▶ _Exercise task_:
Output exactly the lines from the line with "Selecting from" through the end of the records below. Include nothing else.

**** Input records

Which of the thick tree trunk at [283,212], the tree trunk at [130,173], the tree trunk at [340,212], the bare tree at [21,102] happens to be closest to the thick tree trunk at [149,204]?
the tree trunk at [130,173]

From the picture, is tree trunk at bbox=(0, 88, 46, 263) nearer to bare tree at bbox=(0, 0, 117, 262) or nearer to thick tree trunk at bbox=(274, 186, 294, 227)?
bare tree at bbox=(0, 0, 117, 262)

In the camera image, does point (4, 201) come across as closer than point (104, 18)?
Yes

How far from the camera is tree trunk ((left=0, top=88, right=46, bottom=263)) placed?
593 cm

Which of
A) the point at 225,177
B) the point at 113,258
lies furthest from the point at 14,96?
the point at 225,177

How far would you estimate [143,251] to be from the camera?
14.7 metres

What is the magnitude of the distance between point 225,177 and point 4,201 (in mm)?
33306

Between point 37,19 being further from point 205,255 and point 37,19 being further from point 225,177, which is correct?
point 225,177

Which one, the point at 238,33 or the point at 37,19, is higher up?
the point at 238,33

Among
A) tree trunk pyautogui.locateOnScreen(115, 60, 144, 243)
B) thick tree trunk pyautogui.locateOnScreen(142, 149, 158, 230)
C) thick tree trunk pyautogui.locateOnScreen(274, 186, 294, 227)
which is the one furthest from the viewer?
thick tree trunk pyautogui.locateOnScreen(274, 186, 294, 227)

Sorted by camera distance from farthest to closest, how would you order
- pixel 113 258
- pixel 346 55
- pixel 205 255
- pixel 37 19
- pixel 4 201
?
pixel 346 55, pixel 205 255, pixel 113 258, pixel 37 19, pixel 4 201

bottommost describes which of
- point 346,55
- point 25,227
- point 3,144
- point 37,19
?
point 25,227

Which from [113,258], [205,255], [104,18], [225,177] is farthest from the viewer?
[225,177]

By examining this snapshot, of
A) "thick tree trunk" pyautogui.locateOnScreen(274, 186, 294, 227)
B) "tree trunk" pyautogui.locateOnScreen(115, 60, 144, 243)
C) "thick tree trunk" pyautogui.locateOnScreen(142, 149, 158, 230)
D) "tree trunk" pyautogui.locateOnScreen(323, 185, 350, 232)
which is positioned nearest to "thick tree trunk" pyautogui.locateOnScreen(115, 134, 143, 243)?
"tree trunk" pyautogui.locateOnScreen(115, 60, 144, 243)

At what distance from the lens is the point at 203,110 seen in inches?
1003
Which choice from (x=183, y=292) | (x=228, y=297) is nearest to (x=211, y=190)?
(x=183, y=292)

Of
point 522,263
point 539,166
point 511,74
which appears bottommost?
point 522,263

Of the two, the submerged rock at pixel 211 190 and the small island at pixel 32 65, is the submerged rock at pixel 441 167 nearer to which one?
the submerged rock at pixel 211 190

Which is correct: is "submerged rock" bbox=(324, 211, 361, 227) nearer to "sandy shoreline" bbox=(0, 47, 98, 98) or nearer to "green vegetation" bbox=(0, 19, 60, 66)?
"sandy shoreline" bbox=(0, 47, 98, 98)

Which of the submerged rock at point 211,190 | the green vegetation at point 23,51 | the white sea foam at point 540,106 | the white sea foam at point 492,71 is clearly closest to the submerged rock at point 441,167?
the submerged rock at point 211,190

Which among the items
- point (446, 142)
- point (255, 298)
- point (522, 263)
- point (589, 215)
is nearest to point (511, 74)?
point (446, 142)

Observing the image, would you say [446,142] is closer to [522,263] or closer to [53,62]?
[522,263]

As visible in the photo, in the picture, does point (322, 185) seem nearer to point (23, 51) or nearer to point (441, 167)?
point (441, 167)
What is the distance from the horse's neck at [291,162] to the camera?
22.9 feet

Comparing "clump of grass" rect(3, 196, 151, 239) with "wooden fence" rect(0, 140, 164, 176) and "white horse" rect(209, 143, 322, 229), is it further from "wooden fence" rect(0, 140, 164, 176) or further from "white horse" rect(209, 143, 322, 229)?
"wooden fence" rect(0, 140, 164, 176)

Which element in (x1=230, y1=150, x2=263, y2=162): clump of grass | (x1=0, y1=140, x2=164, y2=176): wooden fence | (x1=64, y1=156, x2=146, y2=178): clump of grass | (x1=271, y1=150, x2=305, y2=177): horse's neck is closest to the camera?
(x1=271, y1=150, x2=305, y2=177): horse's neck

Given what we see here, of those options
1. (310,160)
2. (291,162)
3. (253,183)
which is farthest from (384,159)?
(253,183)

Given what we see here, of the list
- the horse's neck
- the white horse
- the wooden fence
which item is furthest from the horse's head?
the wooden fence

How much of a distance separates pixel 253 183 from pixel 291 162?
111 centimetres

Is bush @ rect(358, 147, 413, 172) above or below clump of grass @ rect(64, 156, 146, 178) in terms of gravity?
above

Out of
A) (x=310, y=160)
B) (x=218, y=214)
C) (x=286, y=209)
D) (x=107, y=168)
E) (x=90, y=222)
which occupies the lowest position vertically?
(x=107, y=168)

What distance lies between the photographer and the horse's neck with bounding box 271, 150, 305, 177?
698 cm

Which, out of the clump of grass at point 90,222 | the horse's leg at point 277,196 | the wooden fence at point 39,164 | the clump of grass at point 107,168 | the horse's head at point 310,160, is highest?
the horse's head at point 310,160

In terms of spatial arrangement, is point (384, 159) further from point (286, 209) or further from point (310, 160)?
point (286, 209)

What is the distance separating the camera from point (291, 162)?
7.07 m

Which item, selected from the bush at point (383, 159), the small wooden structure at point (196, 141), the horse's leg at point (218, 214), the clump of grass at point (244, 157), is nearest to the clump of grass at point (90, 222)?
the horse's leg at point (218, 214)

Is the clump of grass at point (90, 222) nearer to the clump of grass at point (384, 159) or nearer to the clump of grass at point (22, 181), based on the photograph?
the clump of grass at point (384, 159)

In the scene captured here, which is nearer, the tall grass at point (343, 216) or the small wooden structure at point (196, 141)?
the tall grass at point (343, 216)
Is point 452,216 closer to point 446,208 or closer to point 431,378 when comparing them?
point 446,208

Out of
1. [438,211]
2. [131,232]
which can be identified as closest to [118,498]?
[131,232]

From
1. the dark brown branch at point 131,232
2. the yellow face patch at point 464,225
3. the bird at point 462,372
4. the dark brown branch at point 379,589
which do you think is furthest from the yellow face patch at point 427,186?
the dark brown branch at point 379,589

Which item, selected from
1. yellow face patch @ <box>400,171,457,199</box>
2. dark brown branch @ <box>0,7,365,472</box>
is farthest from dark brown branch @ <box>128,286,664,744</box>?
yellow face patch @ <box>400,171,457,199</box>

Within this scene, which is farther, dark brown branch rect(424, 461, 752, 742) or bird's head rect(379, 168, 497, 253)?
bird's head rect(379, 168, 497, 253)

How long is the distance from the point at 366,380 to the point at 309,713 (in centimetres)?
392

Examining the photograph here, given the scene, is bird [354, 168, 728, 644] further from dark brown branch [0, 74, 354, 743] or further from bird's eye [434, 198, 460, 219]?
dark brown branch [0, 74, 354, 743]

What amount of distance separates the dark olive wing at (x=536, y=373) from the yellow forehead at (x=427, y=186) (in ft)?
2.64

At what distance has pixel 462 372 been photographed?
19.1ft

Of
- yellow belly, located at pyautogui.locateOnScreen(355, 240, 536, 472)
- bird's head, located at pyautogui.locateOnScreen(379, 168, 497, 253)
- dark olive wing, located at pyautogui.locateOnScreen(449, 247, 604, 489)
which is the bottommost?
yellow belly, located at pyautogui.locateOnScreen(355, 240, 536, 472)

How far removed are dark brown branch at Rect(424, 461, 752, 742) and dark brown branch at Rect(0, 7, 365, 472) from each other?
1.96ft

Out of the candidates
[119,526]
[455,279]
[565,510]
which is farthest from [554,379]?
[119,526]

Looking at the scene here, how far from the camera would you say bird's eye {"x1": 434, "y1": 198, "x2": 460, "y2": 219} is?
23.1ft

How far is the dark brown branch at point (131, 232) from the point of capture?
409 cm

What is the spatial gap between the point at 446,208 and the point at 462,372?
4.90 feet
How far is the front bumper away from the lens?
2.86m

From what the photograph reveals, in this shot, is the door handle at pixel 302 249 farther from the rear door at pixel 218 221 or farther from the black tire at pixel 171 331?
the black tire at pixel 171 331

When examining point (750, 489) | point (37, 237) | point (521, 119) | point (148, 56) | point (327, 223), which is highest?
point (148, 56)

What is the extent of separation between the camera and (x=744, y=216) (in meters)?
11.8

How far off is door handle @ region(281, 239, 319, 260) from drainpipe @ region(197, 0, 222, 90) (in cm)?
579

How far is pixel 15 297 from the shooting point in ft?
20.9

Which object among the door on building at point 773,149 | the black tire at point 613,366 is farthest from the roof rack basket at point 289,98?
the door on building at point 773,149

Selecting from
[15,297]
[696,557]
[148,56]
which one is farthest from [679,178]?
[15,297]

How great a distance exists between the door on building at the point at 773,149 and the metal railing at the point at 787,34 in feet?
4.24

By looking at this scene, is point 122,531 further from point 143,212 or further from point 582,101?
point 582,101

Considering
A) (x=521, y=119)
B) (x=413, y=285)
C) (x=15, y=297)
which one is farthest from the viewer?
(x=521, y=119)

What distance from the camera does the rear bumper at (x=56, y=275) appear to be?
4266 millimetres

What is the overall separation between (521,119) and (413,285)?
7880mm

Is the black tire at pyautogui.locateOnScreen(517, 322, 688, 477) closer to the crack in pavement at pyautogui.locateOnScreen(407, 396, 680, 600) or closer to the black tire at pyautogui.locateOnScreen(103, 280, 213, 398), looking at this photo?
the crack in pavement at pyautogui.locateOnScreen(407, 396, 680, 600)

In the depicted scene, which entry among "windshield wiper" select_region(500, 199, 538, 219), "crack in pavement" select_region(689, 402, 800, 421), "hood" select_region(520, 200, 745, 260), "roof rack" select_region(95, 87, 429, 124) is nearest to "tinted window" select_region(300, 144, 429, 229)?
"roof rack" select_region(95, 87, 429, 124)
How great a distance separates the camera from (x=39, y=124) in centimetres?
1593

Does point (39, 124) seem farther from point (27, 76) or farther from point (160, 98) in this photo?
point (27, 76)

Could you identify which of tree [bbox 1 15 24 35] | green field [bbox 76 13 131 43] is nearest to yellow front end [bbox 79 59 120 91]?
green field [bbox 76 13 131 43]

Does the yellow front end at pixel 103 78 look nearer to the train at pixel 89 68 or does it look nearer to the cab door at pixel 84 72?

********

▶ _Problem solution_:
Selecting from
[15,297]
[696,557]
[148,56]
which one is farthest from [679,178]?
[15,297]

How great a distance exists between the door on building at the point at 773,149 and the metal railing at the point at 787,34 in feet?
4.24

By looking at this scene, is point 122,531 further from point 143,212 or further from point 582,101?
point 582,101

Considering
A) (x=521, y=119)
B) (x=413, y=285)
C) (x=15, y=297)
which one is farthest from the viewer?
(x=521, y=119)

What distance from the camera does the rear bumper at (x=56, y=275) appear to be?
4266 millimetres

What is the overall separation between (521,119) and (413,285)?
7880mm

Is the black tire at pyautogui.locateOnScreen(517, 322, 688, 477) closer to the crack in pavement at pyautogui.locateOnScreen(407, 396, 680, 600) or closer to the black tire at pyautogui.locateOnScreen(103, 280, 213, 398), looking at this photo?
the crack in pavement at pyautogui.locateOnScreen(407, 396, 680, 600)

In the depicted scene, which entry among "windshield wiper" select_region(500, 199, 538, 219), "crack in pavement" select_region(689, 402, 800, 421), "hood" select_region(520, 200, 745, 260), "roof rack" select_region(95, 87, 429, 124) is nearest to "tinted window" select_region(300, 144, 429, 229)?
"roof rack" select_region(95, 87, 429, 124)
How great a distance separates the camera from (x=39, y=124) in centimetres?
1593

Does point (39, 124) seem farther from point (27, 76) or farther from point (160, 98) in this photo?
point (27, 76)

Could you identify which of tree [bbox 1 15 24 35] | green field [bbox 76 13 131 43] is nearest to yellow front end [bbox 79 59 120 91]?
green field [bbox 76 13 131 43]

Does the yellow front end at pixel 103 78 look nearer to the train at pixel 89 68 or does it look nearer to the cab door at pixel 84 72?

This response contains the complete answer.